__What is required__
Render the listing below, from the line with "How far is the cathedral" through the end of the listing, as a Markdown table with the columns Row and Line. Give each line a numbered row and leave out blank lines.

__Records shown__
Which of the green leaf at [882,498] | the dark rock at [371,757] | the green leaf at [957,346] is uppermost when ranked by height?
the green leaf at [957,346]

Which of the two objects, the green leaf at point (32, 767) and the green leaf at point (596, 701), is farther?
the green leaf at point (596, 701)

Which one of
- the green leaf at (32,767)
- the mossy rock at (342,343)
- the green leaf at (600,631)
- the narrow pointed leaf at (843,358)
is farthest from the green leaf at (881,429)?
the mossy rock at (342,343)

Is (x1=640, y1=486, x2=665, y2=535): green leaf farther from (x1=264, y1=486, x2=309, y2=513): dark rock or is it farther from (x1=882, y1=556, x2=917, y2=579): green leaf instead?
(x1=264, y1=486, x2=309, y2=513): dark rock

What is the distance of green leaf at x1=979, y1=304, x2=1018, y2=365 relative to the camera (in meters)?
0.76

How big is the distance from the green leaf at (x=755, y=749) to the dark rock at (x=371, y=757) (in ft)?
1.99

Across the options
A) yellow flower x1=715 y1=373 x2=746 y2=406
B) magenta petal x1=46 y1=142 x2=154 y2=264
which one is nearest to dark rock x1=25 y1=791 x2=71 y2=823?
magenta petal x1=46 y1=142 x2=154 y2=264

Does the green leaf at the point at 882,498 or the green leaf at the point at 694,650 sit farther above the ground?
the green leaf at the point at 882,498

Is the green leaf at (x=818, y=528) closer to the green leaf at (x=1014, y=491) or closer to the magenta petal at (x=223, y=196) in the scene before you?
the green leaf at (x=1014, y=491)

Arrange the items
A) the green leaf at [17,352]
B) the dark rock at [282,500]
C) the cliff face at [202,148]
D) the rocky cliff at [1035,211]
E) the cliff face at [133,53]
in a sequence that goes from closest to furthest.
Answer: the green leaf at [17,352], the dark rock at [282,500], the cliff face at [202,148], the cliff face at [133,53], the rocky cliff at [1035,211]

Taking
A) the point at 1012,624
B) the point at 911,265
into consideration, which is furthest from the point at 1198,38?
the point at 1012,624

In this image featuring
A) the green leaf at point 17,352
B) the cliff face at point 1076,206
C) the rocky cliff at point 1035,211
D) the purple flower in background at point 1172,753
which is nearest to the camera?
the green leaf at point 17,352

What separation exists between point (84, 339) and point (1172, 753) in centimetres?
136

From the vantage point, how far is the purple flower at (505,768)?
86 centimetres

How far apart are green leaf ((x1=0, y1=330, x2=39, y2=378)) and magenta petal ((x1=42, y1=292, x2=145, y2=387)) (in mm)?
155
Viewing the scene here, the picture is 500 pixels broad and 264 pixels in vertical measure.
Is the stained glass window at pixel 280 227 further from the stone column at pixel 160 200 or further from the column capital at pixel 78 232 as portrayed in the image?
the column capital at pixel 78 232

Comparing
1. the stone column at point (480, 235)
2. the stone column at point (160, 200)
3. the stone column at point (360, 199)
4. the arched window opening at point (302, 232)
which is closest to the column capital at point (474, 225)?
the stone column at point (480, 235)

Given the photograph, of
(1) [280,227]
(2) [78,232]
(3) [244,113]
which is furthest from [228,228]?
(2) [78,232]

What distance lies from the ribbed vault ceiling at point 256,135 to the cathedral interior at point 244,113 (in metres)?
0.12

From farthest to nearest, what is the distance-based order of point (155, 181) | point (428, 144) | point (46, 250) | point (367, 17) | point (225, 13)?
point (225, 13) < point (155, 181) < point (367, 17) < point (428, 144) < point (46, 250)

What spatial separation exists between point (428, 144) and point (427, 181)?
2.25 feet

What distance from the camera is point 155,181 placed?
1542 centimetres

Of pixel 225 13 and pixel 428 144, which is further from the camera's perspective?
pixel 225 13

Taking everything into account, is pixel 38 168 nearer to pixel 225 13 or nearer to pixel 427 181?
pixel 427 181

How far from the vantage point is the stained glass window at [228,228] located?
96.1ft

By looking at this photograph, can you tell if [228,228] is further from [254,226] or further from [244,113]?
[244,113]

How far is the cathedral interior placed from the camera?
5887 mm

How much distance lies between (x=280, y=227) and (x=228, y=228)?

__Exercise output__
| Row | Line |
|---|---|
| 1 | How far is the cathedral interior placed from the camera? |
| 2 | 5887 mm |
| 3 | How much distance lies between (x=280, y=227) and (x=228, y=228)? |